On the issue of Beta5, that really doesn’t have anything to do with the MOD process, that was a decision made early on in 3.0 development, it was stated that it could not be supported because users were going to have a very difficult time upgrading, and we couldn’t possibly address every possible issue. It was hard enough as it was between RC5 and RC6/7, but we had to support that. It would have been far worse if we had tried to support the Beta versions.

And the above paragraph is coming from someone who started running phpBB3 CVS live long before Beta1, and upgraded throughout the Beta process, RC process and now into phpBB 3.0.2 — so I know what it was like, I’ve been there. At the time I did not agree with the decision, but after everything that had to be done to get it upgraded past Beta, I fully understand and agree with that decision to not support the Betas.


I’m going to use as an example here of a site that has *everything* within it’s own doors, even localised support. But provides an avenue in which localised support can be addressed at the international support sites by linking to those sites. We don’t try to provide *everything* to *everyone*, but what we do is, IMO not enough… we should be encompassing more, not decreasing what we do.

– David

Posted by ..::Frans::.. on July 25th, 2008 at 9:31 pm:

Hey David,

First of all: strange to have this conversation with you here, but hey as “user” on .com i’m talking to david, teammember @ .com so it is alright with me.

As you as person already know i am a long time user of phpbb and am writing mods for it as of i think version ~2.0. I came to .com many many times and have never, ever seen any normal question be answered in a normal manner by any of the team members. Never, yes, when someone asks how you can update from B5 -> RC1 the thread is closed within minutes with statements like: we don’t support any upgrade from B5, so team members are reading here. But if you take a look @ (and you can even do that randomly) the community board, can you show me some good examples of answers given by team members other than: read the rules, we don’t give support etc.etc. That nothing new, it was like this in the days i started with the old phpbb and it is still going on.

Next, even the phpbb team sees that there is something actually wrong with their moddb. You know for a fact that i am an enthousiast as to where it comes to something like a moddb. Don’t you think it’s kind of strange when a site like .com has over 322.000 members and only about 50 of them take the time to tell you (it was you, what they think about the moddb and the validation process. That should give some indication doesn’t it ? Why are sites like (and no, i don’t mention stg!) .nl and many many other localized sites so popular, you really get an answer from them. That is what is missing here.
++++++++++++++++++++
REQUIRED TASKS:
#1 Lay out every line of the stored dataset listing below as a Markdown table with the columns Row and Line, numbering the rows and leaving out blank lines.
#2 Continue the phpBB support discussion above, picking up after its last sentence.
The phpBB support discussion above and the listing that follows are unrelated material.

(Stored dataset listing)
++++++++++++++++++++
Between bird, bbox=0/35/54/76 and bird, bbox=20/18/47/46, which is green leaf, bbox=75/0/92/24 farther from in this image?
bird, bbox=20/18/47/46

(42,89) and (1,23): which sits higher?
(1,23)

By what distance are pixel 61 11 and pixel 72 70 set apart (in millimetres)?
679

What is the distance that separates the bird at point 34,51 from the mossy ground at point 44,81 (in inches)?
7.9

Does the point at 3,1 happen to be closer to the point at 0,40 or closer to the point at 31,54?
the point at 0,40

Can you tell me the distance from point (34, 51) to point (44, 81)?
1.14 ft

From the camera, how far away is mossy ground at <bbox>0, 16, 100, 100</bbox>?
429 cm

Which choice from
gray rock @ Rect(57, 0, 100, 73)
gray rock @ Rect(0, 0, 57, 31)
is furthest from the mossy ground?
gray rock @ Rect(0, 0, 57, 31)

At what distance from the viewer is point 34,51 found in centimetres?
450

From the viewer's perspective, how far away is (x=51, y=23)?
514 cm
++++++++++++++++++++
ANSWERS TO THE EXERCISES:
#1
| Row | Line |
|---|---|
| 1 | Between bird, bbox=0/35/54/76 and bird, bbox=20/18/47/46, which is green leaf, bbox=75/0/92/24 farther from in this image? |
| 2 | bird, bbox=20/18/47/46 |
| 3 | (42,89) and (1,23): which sits higher? |
| 4 | (1,23) |
| 5 | By what distance are pixel 61 11 and pixel 72 70 set apart (in millimetres)? |
| 6 | 679 |
| 7 | What is the distance that separates the bird at point 34,51 from the mossy ground at point 44,81 (in inches)? |
| 8 | 7.9 |
| 9 | Does the point at 3,1 happen to be closer to the point at 0,40 or closer to the point at 31,54? |
| 10 | the point at 0,40 |
| 11 | Can you tell me the distance from point (34, 51) to point (44, 81)? |
| 12 | 1.14 ft |
| 13 | From the camera, how far away is mossy ground at <bbox>0, 16, 100, 100</bbox>? |
| 14 | 429 cm |
| 15 | Which choice from |
| 16 | gray rock @ Rect(57, 0, 100, 73) |
| 17 | gray rock @ Rect(0, 0, 57, 31) |
| 18 | is furthest from the mossy ground? |
| 19 | gray rock @ Rect(0, 0, 57, 31) |
| 20 | At what distance from the viewer is point 34,51 found in centimetres? |
| 21 | 450 |
| 22 | From the viewer's perspective, how far away is (x=51, y=23)? |
| 23 | 514 cm |

#2
Back to your little “questionnaire”. Question: do you like the ModDB: NO, but do i really need to answer 20 other questions to tell you something that was there 5 years ago and hasn’t changed, even now that phpbb sees that something must be off ??? Don’t think so, and that is also the reason me and i know some others are going someplace else and that leaves .com with only a few modders that, well, most of them are part of the team here so i guess that’s the main reason they stay…..

As for my frustration. I won’t go into detail (i think you know the details) but when someone enters a mod for validation and gets an answer after XX days (i heard mine was fast) and the complete answer breathes an air of “i don’t understand what i am doing but hey, this is my answer, take it or…” then i am out of here.

So after deep thinking of the reasons there is so much frustration i can only say one thing: .com isn’t a community, it is them against us, and that is something we don’t have @ the other site. There one can ask everything, always gets a nice answer, lots of help etc.etc.

I hope that you understand what i exactly mean. Sometimes it is hard to find exactly the right words to say something in another language but to conclude: i still think phpbb is the best, i really think the core builders are doing an awesome job and i really don’t think there is any team member on .com that has bad things in mind…..

So, i hop you will go on with .com, and i will talk to you @ deck 15…… Good deal i think…;)

Posted by Highway of Life on July 25th, 2008 at 9:51 pm:

We’ll continue this discussion (as it’s more discussion oriented instead of comments) here:

Posted by Gordon P. Hemsley on July 27th, 2008 at 5:31 pm:

Perhaps this is old news, and perhaps I am unclear as to the problem you’re having, but do make sure that this “problem with Firefox 3 and XSL style sheets” is indeed a problem: if you are testing with file:/// URLs, there is no problem. Such URLs are much more restricted in Firefox 3 than they have been in the past. Put the files on a web server (http://) and test them.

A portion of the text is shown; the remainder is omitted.